Package 'clhs' reference manual

Title:	Conditioned Latin Hypercube Sampling
Description:	Conditioned Latin hypercube sampling, as published by Minasny and McBratney (2006) <DOI:10.1016/j.cageo.2005.12.009>. This method proposes to stratify sampling in presence of ancillary data. An extension of this method, which propose to associate a cost to each individual and take it into account during the optimisation process, is also proposed (Roudier et al., 2012, <DOI:10.1201/b12728>).
Authors:	Pierre Roudier [aut, cre], Colby Brugnard [ctb], Dylan Beaudette [ctb], Benjamin Louis [ctb], Kiri Daust [ctb], David Clifford [ctb]
Maintainer:	Pierre Roudier <[email protected]>
License:	GPL (>= 2)
Version:	0.9.0
Built:	2025-03-25 04:06:54 UTC
Source:	https://github.com/pierreroudier/clhs

Conditioned Latin Hypercube Sampling

Description

This package implements the conditioned Latin hypercube sampling, as published by Minasny and McBratney (2006) and the DLHS variant method (Minasny and McBratney, 2010).. This method proposes to stratify sampling in presence of ancillary data.

Details

An extension of this method, which propose to associate a cost to each individual and take it into account during the optimisation process, is also proposed (Roudier et al., 2012).

Author(s)

Pierre Roudier

References

* For the initial cLHS method:

Minasny, B. and McBratney, A.B. 2006. A conditioned Latin hypercube method for sampling in the presence of ancillary information. Computers and Geosciences, 32:1378-1388.

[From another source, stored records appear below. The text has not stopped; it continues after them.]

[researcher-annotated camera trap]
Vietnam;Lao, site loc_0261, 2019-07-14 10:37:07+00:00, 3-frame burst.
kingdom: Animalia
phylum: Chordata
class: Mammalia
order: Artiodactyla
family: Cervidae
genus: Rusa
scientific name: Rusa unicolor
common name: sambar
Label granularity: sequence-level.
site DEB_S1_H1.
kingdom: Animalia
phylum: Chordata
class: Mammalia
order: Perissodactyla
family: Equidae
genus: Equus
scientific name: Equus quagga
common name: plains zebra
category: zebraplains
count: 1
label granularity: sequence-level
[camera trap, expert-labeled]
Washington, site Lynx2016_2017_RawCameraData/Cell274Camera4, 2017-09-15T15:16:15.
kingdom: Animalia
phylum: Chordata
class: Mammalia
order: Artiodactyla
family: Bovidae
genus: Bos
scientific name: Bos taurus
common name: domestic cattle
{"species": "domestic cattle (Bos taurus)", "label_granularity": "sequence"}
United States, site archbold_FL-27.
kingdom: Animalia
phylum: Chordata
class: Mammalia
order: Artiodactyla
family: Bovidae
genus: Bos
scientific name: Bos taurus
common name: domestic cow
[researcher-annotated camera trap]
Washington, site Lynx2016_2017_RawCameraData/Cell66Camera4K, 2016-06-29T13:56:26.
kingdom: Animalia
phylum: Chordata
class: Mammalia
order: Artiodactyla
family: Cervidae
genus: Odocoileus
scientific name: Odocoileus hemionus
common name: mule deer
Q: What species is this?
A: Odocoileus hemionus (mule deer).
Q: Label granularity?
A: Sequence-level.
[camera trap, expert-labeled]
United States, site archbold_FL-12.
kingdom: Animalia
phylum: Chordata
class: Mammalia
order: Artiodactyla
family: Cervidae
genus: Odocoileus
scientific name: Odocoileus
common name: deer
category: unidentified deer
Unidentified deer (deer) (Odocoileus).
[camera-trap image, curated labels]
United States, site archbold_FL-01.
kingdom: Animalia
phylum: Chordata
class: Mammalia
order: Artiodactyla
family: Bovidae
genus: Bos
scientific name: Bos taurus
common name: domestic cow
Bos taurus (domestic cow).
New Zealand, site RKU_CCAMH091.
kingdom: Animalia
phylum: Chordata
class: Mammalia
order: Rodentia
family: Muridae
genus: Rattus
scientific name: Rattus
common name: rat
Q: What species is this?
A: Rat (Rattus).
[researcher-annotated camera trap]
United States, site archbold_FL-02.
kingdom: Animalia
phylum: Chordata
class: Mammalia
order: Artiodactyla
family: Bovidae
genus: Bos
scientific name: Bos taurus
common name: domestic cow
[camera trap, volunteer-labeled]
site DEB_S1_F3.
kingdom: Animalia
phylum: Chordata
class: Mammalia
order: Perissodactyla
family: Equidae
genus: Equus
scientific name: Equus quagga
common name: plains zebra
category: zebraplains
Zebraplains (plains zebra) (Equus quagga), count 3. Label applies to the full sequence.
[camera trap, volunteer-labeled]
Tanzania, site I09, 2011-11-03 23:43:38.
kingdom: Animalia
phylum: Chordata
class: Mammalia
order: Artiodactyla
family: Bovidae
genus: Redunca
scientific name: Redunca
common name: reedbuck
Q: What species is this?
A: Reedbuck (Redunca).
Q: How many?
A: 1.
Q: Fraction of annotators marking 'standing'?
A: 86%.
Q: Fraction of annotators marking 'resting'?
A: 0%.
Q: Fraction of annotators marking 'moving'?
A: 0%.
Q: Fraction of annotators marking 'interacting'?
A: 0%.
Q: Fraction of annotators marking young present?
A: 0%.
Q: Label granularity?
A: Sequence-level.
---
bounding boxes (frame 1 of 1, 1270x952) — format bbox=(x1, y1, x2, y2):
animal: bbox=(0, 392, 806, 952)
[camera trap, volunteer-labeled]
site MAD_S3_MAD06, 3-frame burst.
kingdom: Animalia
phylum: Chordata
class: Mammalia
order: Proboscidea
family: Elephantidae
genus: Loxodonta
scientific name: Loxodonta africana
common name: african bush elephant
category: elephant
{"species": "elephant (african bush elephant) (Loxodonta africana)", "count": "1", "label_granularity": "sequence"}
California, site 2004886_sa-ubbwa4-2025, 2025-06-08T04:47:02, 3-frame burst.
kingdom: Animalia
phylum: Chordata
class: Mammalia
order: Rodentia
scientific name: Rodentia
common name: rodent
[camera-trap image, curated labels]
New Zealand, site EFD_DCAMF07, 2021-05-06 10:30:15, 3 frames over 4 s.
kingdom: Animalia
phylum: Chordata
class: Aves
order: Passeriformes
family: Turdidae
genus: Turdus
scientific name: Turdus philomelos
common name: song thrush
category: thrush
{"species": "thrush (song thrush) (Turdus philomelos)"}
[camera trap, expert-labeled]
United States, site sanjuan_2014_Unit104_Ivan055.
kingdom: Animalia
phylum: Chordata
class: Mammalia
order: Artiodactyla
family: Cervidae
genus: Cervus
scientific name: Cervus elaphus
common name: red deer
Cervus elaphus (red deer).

*For the DLHS variant method:

Minasny, B. and A. B. McBratney, A.B.. 2010. Conditioned Latin Hypercube Sampling for Calibrating Soil Sensor Data to Soil Properties. In: Proximal Soil Sensing, Progress in Soil Science, pages 111-119.

* For the cost-constrained implementation:

Roudier, P., Beaudette, D.E. and Hewitt, A.E. 2012. A conditioned Latin hypercube sampling algorithm incorporating operational constraints. In: Digital Soil Assessments and Beyond. Proceedings of the 5th Global Workshop on Digital Soil Mapping, Sydney, Australia.

* For the similarity buffer prediction:

Brungard, C. and Johanson, J. 2015. The gate's locked! I can't get to the exact sampling spot... can I sample nearby? Pedometron, 37:8–10.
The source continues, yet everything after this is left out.